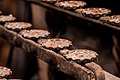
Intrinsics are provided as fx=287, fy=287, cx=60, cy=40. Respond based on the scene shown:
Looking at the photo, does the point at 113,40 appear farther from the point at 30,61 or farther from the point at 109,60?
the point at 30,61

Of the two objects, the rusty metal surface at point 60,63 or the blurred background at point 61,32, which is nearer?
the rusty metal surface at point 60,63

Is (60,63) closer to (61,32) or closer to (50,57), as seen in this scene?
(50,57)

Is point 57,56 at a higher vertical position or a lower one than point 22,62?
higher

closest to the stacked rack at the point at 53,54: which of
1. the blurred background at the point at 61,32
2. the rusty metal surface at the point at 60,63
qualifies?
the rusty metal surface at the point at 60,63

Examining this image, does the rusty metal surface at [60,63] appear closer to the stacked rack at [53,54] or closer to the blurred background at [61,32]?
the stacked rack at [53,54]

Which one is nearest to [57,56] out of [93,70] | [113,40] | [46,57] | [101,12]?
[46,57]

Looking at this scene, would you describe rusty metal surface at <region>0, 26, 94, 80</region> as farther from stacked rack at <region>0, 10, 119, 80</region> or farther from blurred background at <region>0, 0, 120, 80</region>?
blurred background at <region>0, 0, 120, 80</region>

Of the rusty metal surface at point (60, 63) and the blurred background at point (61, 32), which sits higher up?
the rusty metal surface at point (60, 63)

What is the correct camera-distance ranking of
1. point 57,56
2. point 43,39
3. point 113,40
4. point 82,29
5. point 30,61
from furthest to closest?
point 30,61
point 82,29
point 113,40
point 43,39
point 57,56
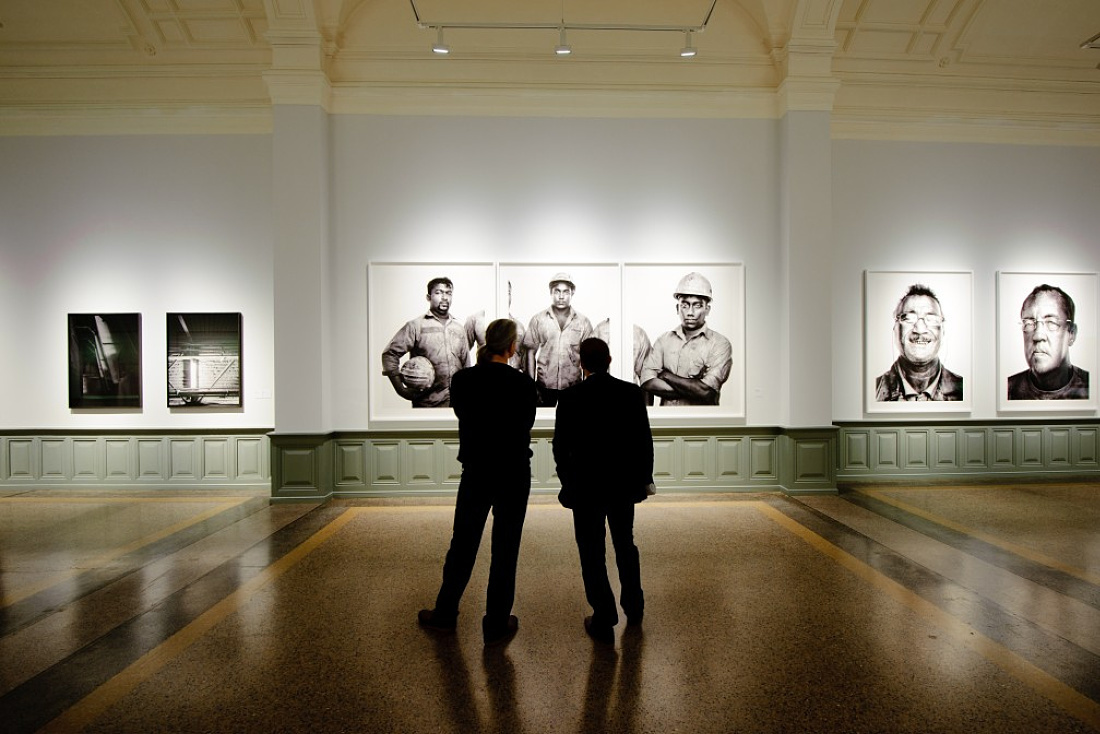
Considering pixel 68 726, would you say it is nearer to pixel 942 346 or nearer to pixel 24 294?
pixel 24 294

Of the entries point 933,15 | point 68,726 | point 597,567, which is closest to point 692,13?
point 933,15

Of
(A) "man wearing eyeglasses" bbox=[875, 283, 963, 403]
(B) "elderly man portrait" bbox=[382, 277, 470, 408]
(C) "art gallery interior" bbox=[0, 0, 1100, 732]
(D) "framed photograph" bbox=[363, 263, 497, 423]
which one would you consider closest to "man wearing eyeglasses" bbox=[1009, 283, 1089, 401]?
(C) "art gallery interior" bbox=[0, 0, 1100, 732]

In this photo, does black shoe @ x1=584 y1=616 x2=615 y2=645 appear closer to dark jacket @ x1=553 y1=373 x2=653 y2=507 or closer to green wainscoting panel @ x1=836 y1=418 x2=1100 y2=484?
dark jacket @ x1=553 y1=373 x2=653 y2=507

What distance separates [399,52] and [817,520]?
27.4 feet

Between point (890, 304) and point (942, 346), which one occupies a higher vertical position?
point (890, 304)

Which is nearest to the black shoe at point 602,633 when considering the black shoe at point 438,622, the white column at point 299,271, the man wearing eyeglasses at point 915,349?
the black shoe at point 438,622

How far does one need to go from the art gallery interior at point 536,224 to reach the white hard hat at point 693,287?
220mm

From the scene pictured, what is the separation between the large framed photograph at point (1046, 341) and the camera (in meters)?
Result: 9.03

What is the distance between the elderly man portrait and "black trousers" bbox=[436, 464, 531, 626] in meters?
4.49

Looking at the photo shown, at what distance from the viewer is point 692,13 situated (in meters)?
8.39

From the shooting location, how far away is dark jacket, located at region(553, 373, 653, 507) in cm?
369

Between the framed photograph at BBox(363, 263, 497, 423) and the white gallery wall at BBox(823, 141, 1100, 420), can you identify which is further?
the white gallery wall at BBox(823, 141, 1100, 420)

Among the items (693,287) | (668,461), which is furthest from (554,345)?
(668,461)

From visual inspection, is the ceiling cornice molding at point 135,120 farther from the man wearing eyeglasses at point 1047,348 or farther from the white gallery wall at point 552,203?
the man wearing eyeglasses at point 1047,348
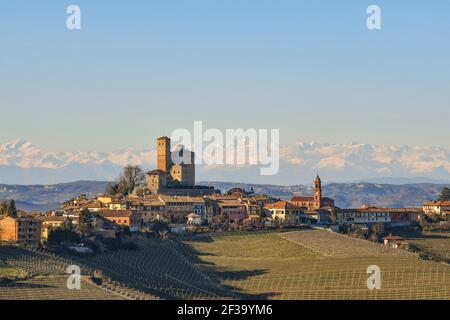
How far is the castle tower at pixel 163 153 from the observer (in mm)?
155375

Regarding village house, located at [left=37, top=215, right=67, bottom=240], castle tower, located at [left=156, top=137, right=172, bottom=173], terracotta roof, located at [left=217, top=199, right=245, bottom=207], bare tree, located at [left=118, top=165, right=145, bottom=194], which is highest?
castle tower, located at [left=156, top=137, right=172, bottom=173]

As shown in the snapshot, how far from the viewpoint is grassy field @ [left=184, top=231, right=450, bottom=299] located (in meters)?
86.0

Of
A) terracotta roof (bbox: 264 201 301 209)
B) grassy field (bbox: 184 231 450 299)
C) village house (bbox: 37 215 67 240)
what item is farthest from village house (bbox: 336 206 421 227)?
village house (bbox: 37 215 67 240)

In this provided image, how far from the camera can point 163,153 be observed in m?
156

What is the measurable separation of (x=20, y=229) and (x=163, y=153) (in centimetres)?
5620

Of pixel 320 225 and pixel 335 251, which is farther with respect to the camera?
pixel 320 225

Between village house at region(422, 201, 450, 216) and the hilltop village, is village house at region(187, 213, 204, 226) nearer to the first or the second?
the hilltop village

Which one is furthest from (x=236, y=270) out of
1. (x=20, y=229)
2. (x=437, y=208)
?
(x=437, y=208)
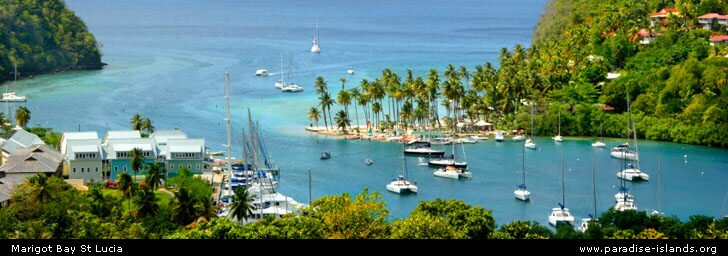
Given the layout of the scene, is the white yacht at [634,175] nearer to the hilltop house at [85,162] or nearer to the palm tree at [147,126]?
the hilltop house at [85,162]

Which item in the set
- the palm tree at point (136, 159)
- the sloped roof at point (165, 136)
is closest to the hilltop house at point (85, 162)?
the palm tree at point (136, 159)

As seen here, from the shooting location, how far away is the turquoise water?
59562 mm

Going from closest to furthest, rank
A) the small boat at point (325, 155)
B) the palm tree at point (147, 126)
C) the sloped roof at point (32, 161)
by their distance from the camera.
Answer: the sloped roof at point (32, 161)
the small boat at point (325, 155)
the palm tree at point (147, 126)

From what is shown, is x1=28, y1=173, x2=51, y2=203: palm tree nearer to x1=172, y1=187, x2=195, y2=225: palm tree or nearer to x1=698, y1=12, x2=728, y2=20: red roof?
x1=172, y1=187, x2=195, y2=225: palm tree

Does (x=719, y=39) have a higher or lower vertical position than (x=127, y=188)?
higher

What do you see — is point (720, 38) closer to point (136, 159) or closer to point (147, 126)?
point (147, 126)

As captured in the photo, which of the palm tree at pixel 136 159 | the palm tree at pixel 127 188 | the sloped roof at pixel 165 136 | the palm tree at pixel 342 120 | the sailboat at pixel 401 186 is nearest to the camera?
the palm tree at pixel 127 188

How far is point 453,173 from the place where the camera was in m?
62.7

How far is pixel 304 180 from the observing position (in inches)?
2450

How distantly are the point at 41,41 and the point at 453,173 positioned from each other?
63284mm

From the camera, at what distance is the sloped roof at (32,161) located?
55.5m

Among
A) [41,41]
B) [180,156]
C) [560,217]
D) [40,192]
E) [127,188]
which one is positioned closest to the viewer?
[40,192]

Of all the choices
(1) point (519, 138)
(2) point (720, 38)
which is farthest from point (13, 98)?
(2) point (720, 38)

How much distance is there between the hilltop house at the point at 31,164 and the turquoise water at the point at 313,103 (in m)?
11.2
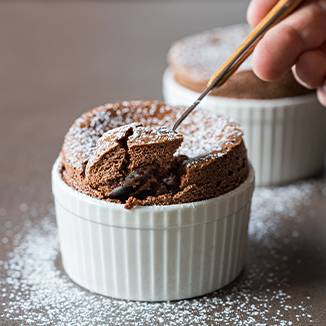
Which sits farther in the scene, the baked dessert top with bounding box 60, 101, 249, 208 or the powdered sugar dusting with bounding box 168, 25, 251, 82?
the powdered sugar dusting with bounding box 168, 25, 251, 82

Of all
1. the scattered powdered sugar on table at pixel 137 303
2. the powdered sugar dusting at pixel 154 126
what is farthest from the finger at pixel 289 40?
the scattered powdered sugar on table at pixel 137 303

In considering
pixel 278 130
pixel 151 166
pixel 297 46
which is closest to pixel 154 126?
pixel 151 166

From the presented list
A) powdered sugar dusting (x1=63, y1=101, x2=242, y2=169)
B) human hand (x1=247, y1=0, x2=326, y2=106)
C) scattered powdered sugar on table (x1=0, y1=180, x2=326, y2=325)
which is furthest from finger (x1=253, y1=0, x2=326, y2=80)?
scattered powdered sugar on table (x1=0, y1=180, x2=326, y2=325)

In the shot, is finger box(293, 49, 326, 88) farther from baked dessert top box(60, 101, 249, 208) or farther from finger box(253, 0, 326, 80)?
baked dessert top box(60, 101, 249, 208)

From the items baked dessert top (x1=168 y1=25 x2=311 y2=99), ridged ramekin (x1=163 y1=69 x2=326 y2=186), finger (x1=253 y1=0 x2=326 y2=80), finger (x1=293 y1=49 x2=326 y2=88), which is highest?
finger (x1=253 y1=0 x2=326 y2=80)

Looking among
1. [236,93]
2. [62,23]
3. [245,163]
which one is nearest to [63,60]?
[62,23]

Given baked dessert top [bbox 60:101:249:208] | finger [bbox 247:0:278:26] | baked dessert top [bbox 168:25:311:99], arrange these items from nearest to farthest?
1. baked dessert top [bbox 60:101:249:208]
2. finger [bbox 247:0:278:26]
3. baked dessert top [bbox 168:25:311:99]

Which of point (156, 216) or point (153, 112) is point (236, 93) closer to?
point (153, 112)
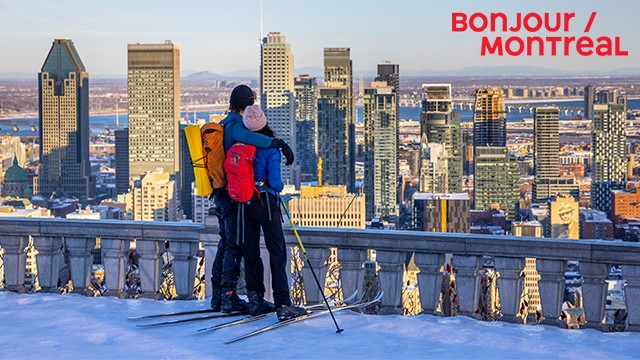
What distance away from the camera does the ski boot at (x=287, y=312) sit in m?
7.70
:::::
## Exercise objective
Please turn the material into a JSON list of strings, one string per line and no blank lines, starting at the line that has "Which of point" and running through the end of the material. Leave out the pictures.

## Reply
[
  "Which of point (156, 216) or point (153, 112) is point (236, 93) closer to?",
  "point (153, 112)",
  "What distance away from the camera does the ski boot at (x=287, y=312) sit in m?",
  "7.70"
]